I reminded him he had made me promise I wouldn’t give him change on another large note.
He pleaded and my supervisor came over. The supervisor said something like, ‘‘the customer is always right, so break the note’’.
I suggested the customer was right the first time. We argued the toss and I was shown the door.
We could say that this old bloke was perhaps lonely and couldn’t control the gambling urge and lost his pension each week to the machines rather than pay his bills and buy nourishing food.
We could say that - but it isn’t the whole story. The 200,000 problem gamblers, research shows, are victim of machines designed to create addictions.
Problem gamblers lose around $4.7 billion a year. Overall, around $11 billion is lost each year.
Research shows that when the poker machine game has just one symbol missing suggesting ‘‘a near win’’ and the bells are ringing, lights are flashing, icons are moving across the screen, most people feel the possibilities of winning through their racing heart and sweaty palms. When this happens the machine has done what it was designed to do.
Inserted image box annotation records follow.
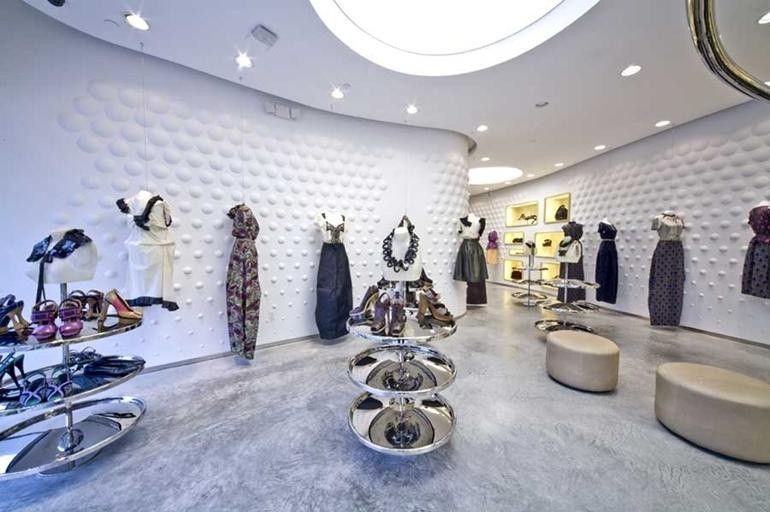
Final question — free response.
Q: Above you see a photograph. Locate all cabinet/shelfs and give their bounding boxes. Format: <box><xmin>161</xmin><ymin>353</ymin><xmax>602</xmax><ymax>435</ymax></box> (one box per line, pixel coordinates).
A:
<box><xmin>345</xmin><ymin>311</ymin><xmax>458</xmax><ymax>457</ymax></box>
<box><xmin>0</xmin><ymin>285</ymin><xmax>153</xmax><ymax>484</ymax></box>
<box><xmin>533</xmin><ymin>280</ymin><xmax>602</xmax><ymax>337</ymax></box>
<box><xmin>509</xmin><ymin>263</ymin><xmax>550</xmax><ymax>310</ymax></box>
Many simultaneous bets that are part of one poker machine game can include small wins, but here’s the crunch: despite there being an overall loss, many players have a sense of winning.
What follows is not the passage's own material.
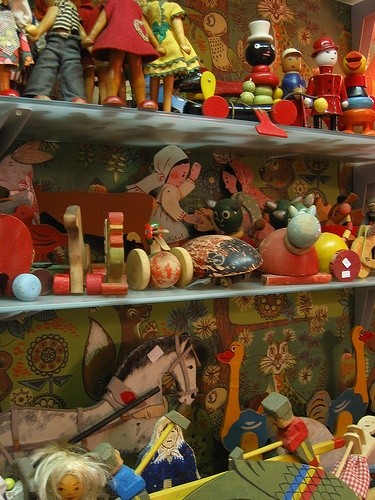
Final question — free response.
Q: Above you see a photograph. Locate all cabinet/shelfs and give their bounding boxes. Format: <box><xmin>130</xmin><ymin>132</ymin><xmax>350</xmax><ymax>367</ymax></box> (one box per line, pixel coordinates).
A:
<box><xmin>0</xmin><ymin>95</ymin><xmax>375</xmax><ymax>313</ymax></box>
The ‘‘near misses’’ and small wins create the excitement that is addictive.
That in turn reinforces the urge to keep trying to win again, according to Canadian academic Professor Kevin Harrigan.
When you combine this onslaught of ‘‘almost winning’’ stimulation with high bet/high payout machines and the potential for 350 bets in half an hour, little wonder the gambler’s brain and body responses are in high arousal and logic leaves the room.
A well-implemented pre-commitment scheme sounds a sensible way to assist people manage their spending and, in cases of addiction, to curb their losses or change their behaviour.
Pre-commitment, along with other useful strategies, could make real inroads on a problem that is reportedly on the rise.
Between 2008 and 2010, Australians stole at least $77million to feed gambling addictions. Poker machines featured prominently in how people lost this money.
Gambling-related suicide has devastating effects on families, colleagues and communities.
Experts have pointed to a variety of ways to help gambling addicts as well as the thousands of regular gamblers who could go down that tragic path.
It’s time for self-interest and profit to be put to the side so that when people need help - like the elderly gent I encountered - they get it. Lives may depend on it.